Por André Maleronka
Um dos grupos mais propositivos do rap brasileiro, o Cagebe está com disco novo no forno, novamente pelo selo Equilíbrio, de KL Jay. Ao contrário do disco de estreia do Cada Gênio do Beco – agora um trio com Cezar Sotaque, Shirley Casa Verde e DJ Paulinho –, "O Vilarejo" tem batidas de uma série de produtores.
Ouvi no primeiro disco de vocês e acho que nesse clipe novo, “Oba! Clareou”, também tem isso: é um rap com música brasileira, mas não do jeito que costuma ser, de misturar com samba ou usar sample de bossa nova.
Desde o primeiro disco a gente já falava bastante nisso. Apesar de a gente saber que a raiz do rap não nasce no Brasil, o Brasil incorpora muito isso, ele vem e começa a brotar aqui. Acho que é preciso criar uma identidade, e a gente busca isso. Por mais que usemos um sample gringo, temos essa preocupação de fazer algo com a cara daqui. E gostaria de explorar mais ainda a música brasileira. Falta oportunidade, a dificuldade é por causa das editoras. Não que não seja justo [pagar], lógico que é, mas acho que o caminho deveria ser mais aberto, pra podermos fazer uma releitura da música brasileira e isso poder sair do nosso país – em português mesmo. Nunca diga nunca, mas acho que não faria uma música em inglês pra tocar lá fora, porque não vejo eles fazendo isso. Ninguém vem pra cá e canta em português, mas sempre pegam os samples brasileiros. Lógico, não dá pra comparar, a realidade deles é outra, vários são milionários, a gente é trabalhador. Mas nossa procura é a brasilidade.
Foi mais difícil fazer isso nesse disco novo, por trabalharem com mais de um produtor em vez de um só?
Quando tem mais gente trabalhando, tem mais ideias. Mas procuramos ter esse cuidado – mesmo que o produtor mande algo criado por ele, a gente tenta criar junto. Não pegamos uma batida e cantamos em cima. A música precisa ser construída em conjunto.
"Você vai num baile de funk, o que rola? Funk feito no Brasil. Num baile de rap, o que toca? Rap gringo."

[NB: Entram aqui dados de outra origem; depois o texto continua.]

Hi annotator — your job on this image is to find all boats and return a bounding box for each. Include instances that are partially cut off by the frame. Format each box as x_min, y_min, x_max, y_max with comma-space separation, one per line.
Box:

Esse processo é sempre em conjunto?
No primeiro disco, quando o André tava no grupo ainda, a gente fazia junto. Ele rabiscava o que queria fazer, trazia pra mim, e eu fazia a mesma coisa com ele. No segundo disco, com a saída dele, isso é comigo e a Shirley – e o Paulinho vem com batidas e samples.
Como tá de show?
O rap mudou muito. Muitos grupos não existem mais, outros surgiram, muitos produtores de eventos não trabalham mais, outros estão aí. Com essa entrada do funk, principalmente em São Paulo, a gente percebe que perdeu espaço. Não tô dizendo que o funk é culpado disso, ele ocupa um espaço deixado pela gente. No interior ainda estão rolando umas coisas, e em outros estados também. São Paulo mudou muito. Tem alguns eventos de rua, mas não tanto como tinha por volta do ano 2000 – talvez com pouca qualidade, mas acontecia.
Mas a saída não seria fazer eventos junto?

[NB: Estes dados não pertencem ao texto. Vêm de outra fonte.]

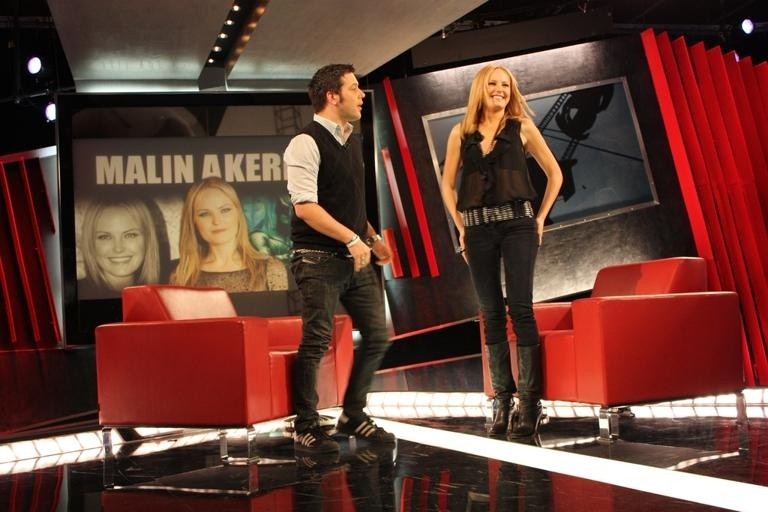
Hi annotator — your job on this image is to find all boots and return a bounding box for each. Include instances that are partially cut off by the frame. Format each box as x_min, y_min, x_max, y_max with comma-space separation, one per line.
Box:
484, 343, 515, 437
508, 343, 543, 440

O diálogo precisa existir. O rap é música, independente de estar junto com funk, com samba ou sertanejo. Não sei o que impede, se a gente é tão conservador que não quer interagir, ou os investidores de outros estilos não querem o rap. Público existe. A grande mídia nomeia um cara – no caso o Marcelo D2. Mas tem muito mais gente. Qualidade tem. Reduziu o número de grupos, mas teve um ganho de qualidade – tem muito grupo bom. Você vai num baile de funk, o que rola? Funk feito no Brasil. Num baile de rap, o que toca? Rap gringo. Não que não tenha que tocar, mas a gente desvaloriza o nosso, o que temos de bom. Poucos tocam rap brasileiro. KL Jay, Cia, King, Marco, eles tocam. Mas não temos uma casa onde toca rap brasileiro. O Eminem acabou de tocar aqui, imagina se ele quer conhecer o rap brasileiro. Tem uma casa onde toca rap brasileiro, uma referência? Não tem. Se ele for num baile, vai ouvir música dele. Ficam com esse papo: fulano faz música pra pista, fulano faz música pra periferia. Isso é bobagem, quem decide é o público. Só que se ele não escutar, como vai saber se é bom ou ruim?